Классификация Vaughan-Williams основывается на том, продуцируют ли препараты блокаду в одном или нескольких местах клеточной мембраны, а сицилианский гамбит учитывает множество дополнительных эффектов антиаритмических препаратов: тип и степень блокады каналов, антагонистическое и агонистическое действие на рецепторы, эффекты на натрий-калиевый насос, временные константы связывания с клеточными мембранами, влияние на вторичные мессенджеры и склонность к связыванию в зависимости от того, находится ли клетка в активном или неактивном состоянии.
Нельзя сказать, что сицилианский гамбит непригоден для практики. Фактически, он имеет полный список лекарственных эффектов. Такая таблица позволяет легко увидеть известные сходства и различия препаратов.
Однако сицилианский гамбит, не являясь классификацией в прямом значении слова, не имеет большой пользы для неспециалистов в плане изучения антиаритмических препаратов. Он также не облегчает формулировки практических обобщений относительно этих препаратов.

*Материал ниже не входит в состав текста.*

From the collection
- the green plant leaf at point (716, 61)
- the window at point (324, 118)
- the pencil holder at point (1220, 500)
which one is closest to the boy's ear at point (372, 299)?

Блокада быстрых натриевых каналов — главное свойство, определяющее принадлежность препарата к I классу. Однако вследствие различных эффектов на натриевые и калиевые каналы препараты, относящиеся к I классу, проявляют себя не одинаково. Исходя из их натрий- и калийблокирующего действия, препараты I класса подразделяются на группы IA, IB и IС.
Класс IA
Антиаритмические препараты класса IA — это препараты для любых целей, потому что они имеют умеренную эффективность при лечении большинства типов тахиаритмий. К сожалению, они также умеренно эффективны в вызывании побочных эффектов, принадлежащих к обеим основным группам — воздействие на периферические органы и проаритмические эффекты. Примерно 80—90 % сульфата хинидина абсорбируется после приема внутрь; пик концентрации препарата в плазме достигается в течение 2 ч. Глюконат и полигалактуронат хинидина абсорбируются медленнее и в меньшей степени, чем сульфат. Хинидин на 80—90 % связьшается с белками плазмы и имеет большой объем распределения. Концентрация препарата в 4—10 раз выше в сердце, печени и почках, чем в циркуляторном русле. Хинидин выводится в основном посредством печеночного метаболизма.
Период полувыведения препарата составляет 5—8 ч, но может удлиняться у пациентов с застойной сердечной недостаточностью или у пожилых.
Хинидин связывается и разъединяется с натриевыми каналами медленнее лидокаина, но быстрее препаратов класса IС. Поэтому выраженность его эффекта на скорость проведения занимает промежуточную позицию между препаратами групп IB и IС. Его эффект на калиевые каналы приводит к удлинению потенциала действия и, соответственно, рефрактерного периода. Элекгрофизиологические эффекты препарата проявляются как в предсердной, так и в желудочковой тканях. Хинидин способен подавлять автоматизм в волокнах Пуркинье и, подобно всем препаратам, удлиняющим рефрактерность,— вызывать ранние следовые деполяризации (и следовательно, тахикардию типа torsades de pointes) у склонных к данной патологии пациентов.
Эти эффекты обычно выражены минимально при приеме внутрь, но могут быть значительными при внутривенном введении препарата. Поэтому внутривенная форма хинидина используется очень редко. Хинидин также оказывает ваголитическое действие, что проявляется улучшением проводимости в АВ-узле. Наличие ваголитического эффекта особенно важно при лечении фибрилляции или трепетания предсердий — увеличенное АВ-узловое проведение может привести к учащению желудочкового ритма, если только одновременно не назначены препараты, блокирующие АВ-узел. При лечении хинидином депрессия миокарда не наблюдается.